This post is part of my series on free will.
One of the great things about Ekstrom's Free Will is the way she anticipates objections. There were many times as I was reading the book that I started to think, "But what about...?" and almost immediately found her posing the same question and answering it. At the end of Chapter 4, she gives a whole list of potential objections to her approach. She doesn't pitch herself softballs, either - she does a great job of putting the opposing case as strongly as possible. For the most part, I think she succeeds in answering these objections.
The most difficult issue she faces is the problem of control. The indeterminism in a libertarian account has to occur somewhere - but where should it go?

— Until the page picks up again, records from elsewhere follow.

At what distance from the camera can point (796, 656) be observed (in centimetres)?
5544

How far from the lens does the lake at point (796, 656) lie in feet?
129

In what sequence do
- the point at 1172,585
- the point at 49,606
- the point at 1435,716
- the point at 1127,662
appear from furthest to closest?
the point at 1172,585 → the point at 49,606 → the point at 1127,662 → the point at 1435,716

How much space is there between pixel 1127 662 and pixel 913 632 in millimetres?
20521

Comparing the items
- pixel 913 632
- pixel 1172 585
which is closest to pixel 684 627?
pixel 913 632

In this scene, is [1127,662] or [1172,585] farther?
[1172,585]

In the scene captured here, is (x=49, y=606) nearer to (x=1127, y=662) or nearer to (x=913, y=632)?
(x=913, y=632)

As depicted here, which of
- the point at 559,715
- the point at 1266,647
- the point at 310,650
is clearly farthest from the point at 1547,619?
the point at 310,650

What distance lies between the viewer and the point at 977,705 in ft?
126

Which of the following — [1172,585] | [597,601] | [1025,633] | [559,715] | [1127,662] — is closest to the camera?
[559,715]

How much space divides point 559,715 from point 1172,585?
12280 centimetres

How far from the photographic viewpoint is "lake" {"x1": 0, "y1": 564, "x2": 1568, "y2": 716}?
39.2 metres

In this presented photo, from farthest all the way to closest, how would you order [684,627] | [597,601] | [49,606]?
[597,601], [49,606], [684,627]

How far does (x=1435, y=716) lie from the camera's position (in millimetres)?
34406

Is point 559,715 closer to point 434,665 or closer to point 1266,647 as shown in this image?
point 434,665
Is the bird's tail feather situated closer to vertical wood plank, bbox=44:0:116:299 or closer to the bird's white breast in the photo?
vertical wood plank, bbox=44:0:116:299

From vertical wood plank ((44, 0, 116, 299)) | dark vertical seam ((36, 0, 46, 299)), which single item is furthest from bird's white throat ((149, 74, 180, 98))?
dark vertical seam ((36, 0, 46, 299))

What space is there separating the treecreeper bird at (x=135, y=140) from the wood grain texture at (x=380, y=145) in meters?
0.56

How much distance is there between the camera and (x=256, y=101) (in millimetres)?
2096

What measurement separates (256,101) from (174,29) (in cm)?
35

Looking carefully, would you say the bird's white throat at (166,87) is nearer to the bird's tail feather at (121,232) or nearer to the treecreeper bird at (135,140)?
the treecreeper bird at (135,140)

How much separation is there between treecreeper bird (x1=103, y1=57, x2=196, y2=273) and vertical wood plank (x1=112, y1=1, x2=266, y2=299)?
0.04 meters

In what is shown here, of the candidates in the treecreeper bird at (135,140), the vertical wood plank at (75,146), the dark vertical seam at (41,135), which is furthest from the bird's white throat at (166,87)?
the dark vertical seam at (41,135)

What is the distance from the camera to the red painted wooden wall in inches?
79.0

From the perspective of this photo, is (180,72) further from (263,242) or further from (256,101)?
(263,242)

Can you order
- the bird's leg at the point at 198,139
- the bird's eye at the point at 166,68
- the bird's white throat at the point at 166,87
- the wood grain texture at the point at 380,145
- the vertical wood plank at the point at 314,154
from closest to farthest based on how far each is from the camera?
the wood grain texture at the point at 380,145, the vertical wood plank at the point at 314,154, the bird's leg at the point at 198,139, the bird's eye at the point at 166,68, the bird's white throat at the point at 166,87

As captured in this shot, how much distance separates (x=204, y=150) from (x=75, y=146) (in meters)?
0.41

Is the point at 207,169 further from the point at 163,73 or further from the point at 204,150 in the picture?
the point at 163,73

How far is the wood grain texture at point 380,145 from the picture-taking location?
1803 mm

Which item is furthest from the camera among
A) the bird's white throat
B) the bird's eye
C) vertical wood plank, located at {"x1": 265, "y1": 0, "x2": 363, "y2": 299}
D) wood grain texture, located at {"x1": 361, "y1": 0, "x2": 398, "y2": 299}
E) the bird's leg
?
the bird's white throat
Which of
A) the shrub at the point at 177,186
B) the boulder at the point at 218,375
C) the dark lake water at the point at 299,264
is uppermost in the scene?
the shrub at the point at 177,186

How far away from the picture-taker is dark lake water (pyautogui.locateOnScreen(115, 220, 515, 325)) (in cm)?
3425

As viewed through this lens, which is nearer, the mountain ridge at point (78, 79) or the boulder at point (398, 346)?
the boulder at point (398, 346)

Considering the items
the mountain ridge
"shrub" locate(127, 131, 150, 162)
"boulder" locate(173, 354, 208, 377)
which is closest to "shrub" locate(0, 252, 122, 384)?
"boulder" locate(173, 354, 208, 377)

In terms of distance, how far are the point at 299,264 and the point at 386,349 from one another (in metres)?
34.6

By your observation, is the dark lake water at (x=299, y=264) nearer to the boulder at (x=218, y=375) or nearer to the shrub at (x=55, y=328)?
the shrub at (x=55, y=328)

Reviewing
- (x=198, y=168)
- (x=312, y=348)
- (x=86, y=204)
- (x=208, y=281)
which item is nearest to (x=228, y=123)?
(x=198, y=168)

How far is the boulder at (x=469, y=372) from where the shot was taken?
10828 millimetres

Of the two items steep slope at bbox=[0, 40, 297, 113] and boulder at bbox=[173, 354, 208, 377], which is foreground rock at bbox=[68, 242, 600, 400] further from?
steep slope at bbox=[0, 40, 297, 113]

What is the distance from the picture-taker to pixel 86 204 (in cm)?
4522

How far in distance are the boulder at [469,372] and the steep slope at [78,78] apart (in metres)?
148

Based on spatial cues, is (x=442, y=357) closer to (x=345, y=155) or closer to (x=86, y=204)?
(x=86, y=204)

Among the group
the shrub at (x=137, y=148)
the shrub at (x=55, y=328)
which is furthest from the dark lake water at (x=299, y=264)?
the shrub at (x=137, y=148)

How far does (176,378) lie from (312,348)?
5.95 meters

If there is indeterminism in the process of deliberation, so that it is a matter of chance whether some consideration occurs to the deliberator, then the outcome of the deliberation seems to be a matter of pure luck, rather than something that is under the deliberator's control (p. 121). Likewise, if there is randomness after the deliberation is complete, then we have the same problem. So the only logical place for indeterminacy to occur is during the deliberation process itself. This all seems correct to me.
But then, given the same mental state before the deliberation begins and the same external inputs, the deliberator could come to a different conclusion. This, of course, is what the libertarian wants: the possibility of different outcomes. But if the outcome is not determined by the state of the deliberator or the external inputs, then it seems to be still out of the deliberator's control. Ekstrom sees this, and effectively punts: you have to have indeterminism somewhere, she says, or revert back to determinism - which she has already rejected.
Ekstrom makes no attempt to explain why there should be indeterminism at this point, apart from a brief comment that it might arise via amplification of quantum randomness (p. 124, citing Robert Kane). She just insists that we must have indeterminism to have free will, and it must occur in this way if it is to make any sense.
Kane's approach has the opposite problem. He locates the indeterminism in quantum events occuring in the brain, so we know why (in the reductionist sense) the indeterminism is there. But this puts it too early in the causal chain - random quantum events in the brain are outside the control of the agent, and so their outcomes are purely a matter of luck. (Dennett argues this point against Kane in Freedom Evolves.)
So it seems that indeterministic accounts of free will have a serious problem: We can get indeterminism from quantum physics, but we can't get it where we need it for free will.